WHAT THE EXERCISE ASKS
Turn each line of the material below into a string in a JSON list, one string per line, skipping any blank lines. Leave out the pictures.

Records from a collection

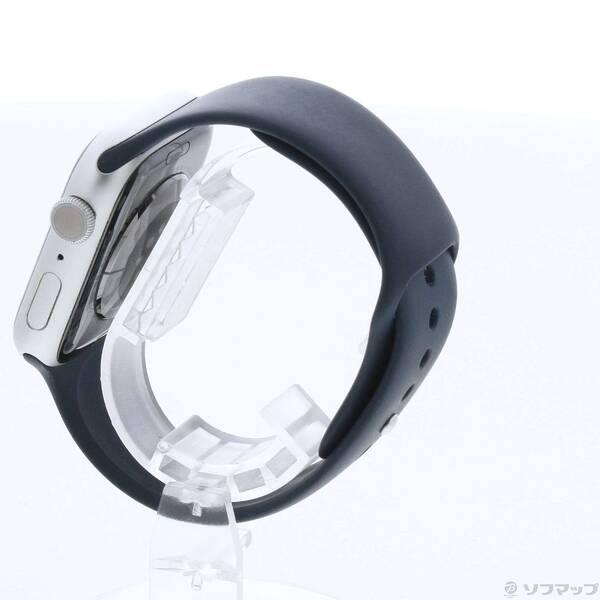 〔中古〕Apple(アップル) Apple Watch Series 9 GPS 45mm シルバーアルミニウムケース ストームブルースポーツバンド〔297-ud〕 |  | 01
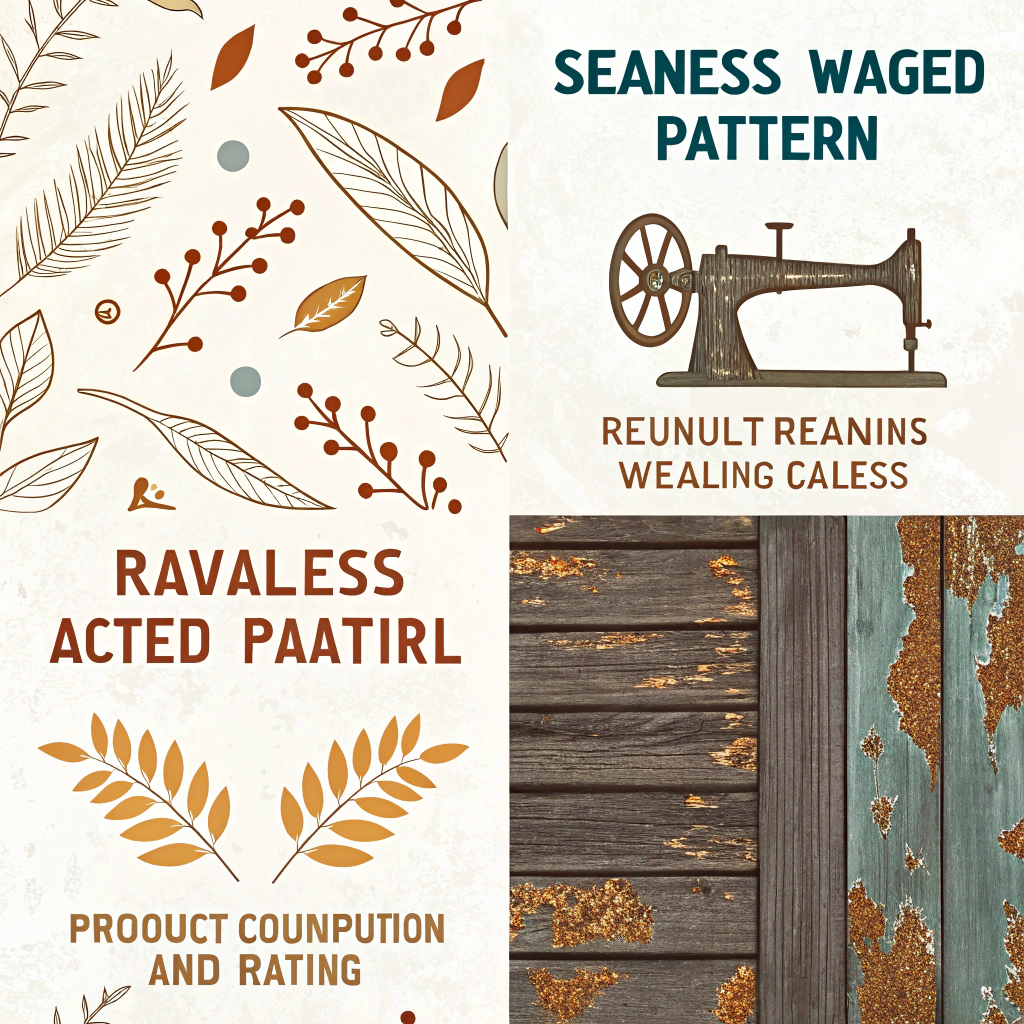 Patina & Time-Evolved Patterns: Designs that utilize the natural aging, weathering, or patina of materials as the primary pattern element, celebrating changes over time and thereby encouraging product longevity and reduced consumption.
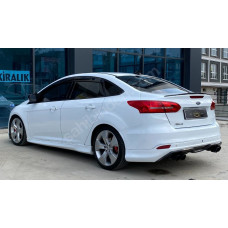 Спойлер Sedan LIP (Sunplex, черный) (107,2см x 5,5см) для Ford Focus III 2011-2017 гг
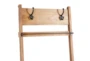 76 Inch Metal + Wood Blanket Ladder With Hooks - Detail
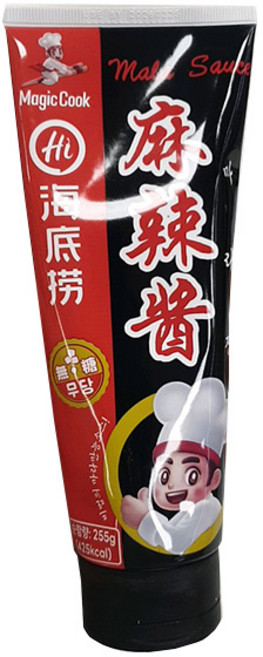 하이디라오 마라장 튜브형 만능소스, 1개, 255g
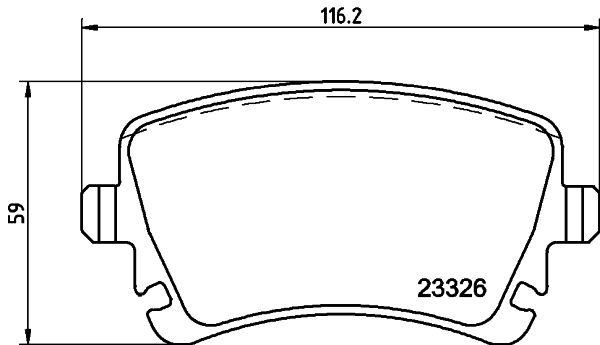 MINTEX MDB2638 Σετ τακάκια, δισκόφρενα for HONGQI VW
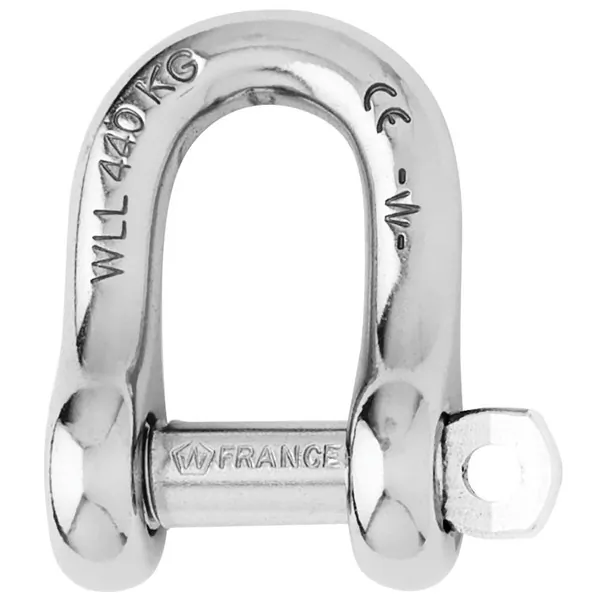 Wichard Marine 01401 — Wichard Captive Pin D Shackle - Diameter 4mm - 5/32"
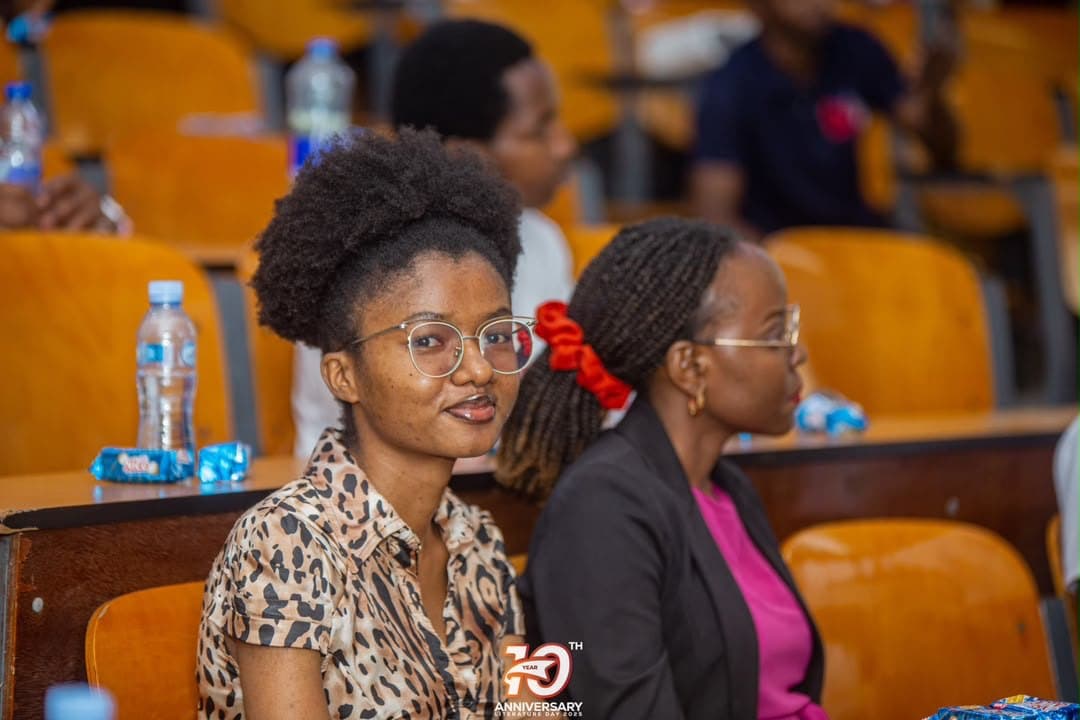 In conversation at an event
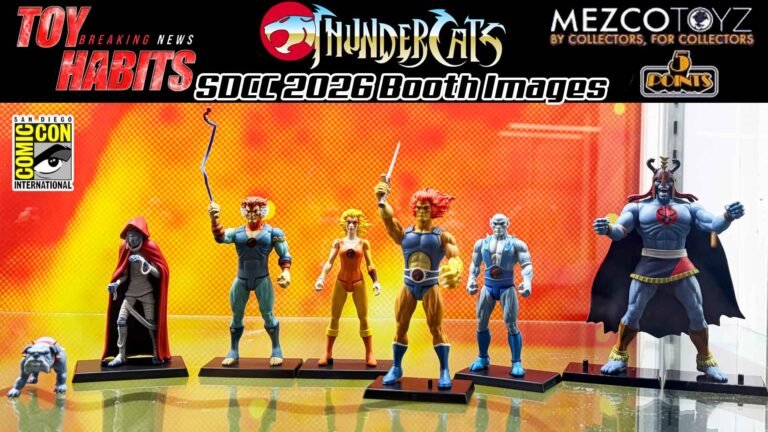Mezco Five Points ThunderCats SDCC 2026 Booth Images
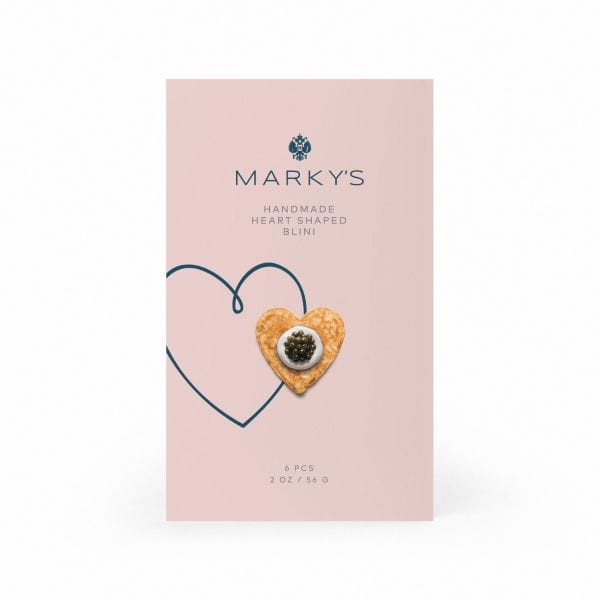 Marky's BLINIS: Original - Artisanal Hand Made Heart shape, 6 ct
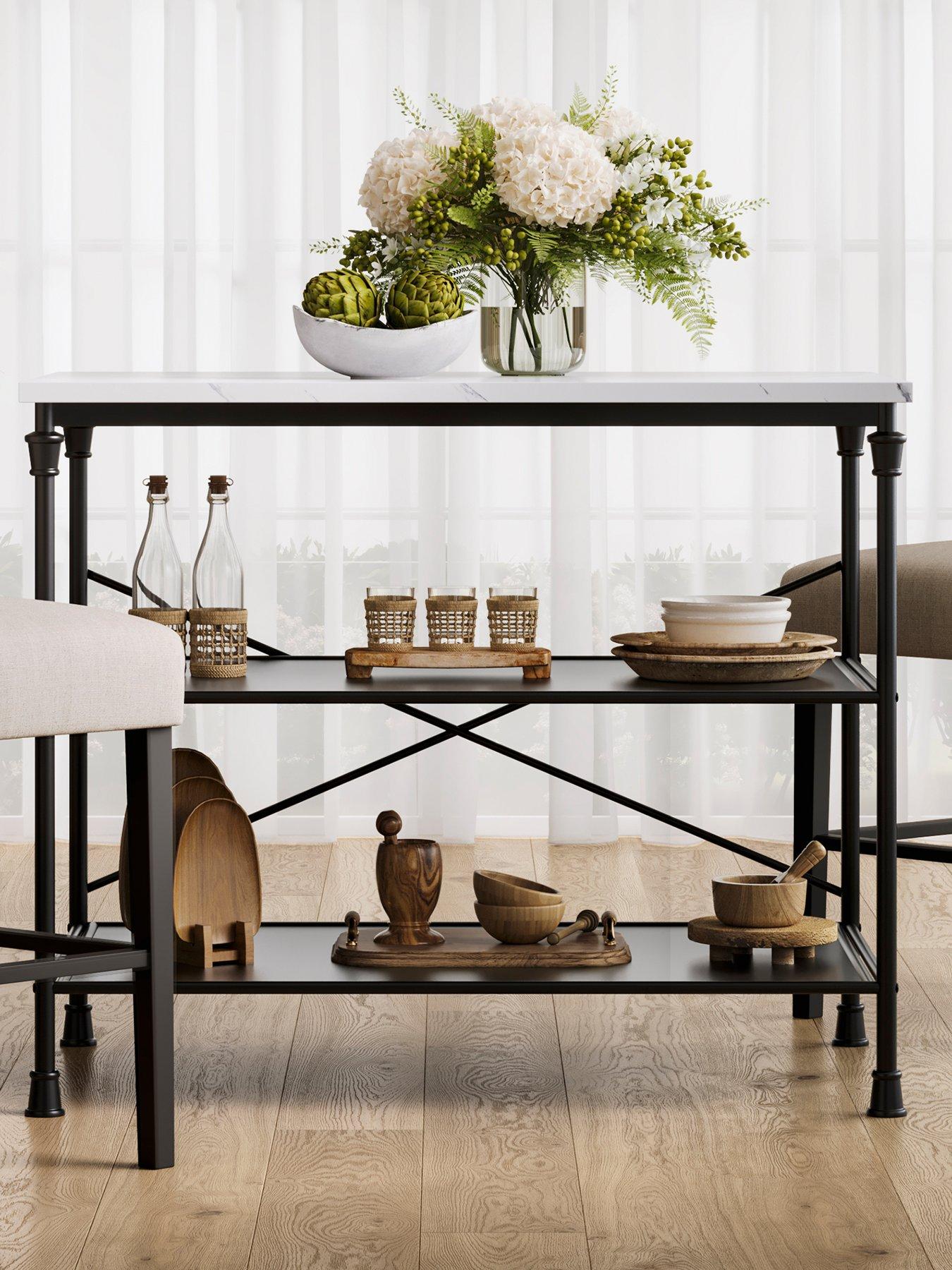 undefined Fairmont Marble Effect Kitchen Island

SOLUTION TO THIS EXERCISE
[
  " 〔中古〕Apple(アップル) Apple Watch Series 9 GPS 45mm シルバーアルミニウムケース ストームブルースポーツバンド〔297-ud〕 |  | 01",
  " Patina & Time-Evolved Patterns: Designs that utilize the natural aging, weathering, or patina of materials as the primary pattern element, celebrating changes over time and thereby encouraging product longevity and reduced consumption.",
  " Спойлер Sedan LIP (Sunplex, черный) (107,2см x 5,5см) для Ford Focus III 2011-2017 гг",
  " 76 Inch Metal + Wood Blanket Ladder With Hooks - Detail",
  " 하이디라오 마라장 튜브형 만능소스, 1개, 255g",
  " MINTEX MDB2638 Σετ τακάκια, δισκόφρενα for HONGQI VW",
  " Wichard Marine 01401 — Wichard Captive Pin D Shackle - Diameter 4mm - 5/32\"",
  " In conversation at an event",
  "Mezco Five Points ThunderCats SDCC 2026 Booth Images",
  " Marky's BLINIS: Original - Artisanal Hand Made Heart shape, 6 ct",
  " undefined Fairmont Marble Effect Kitchen Island"
]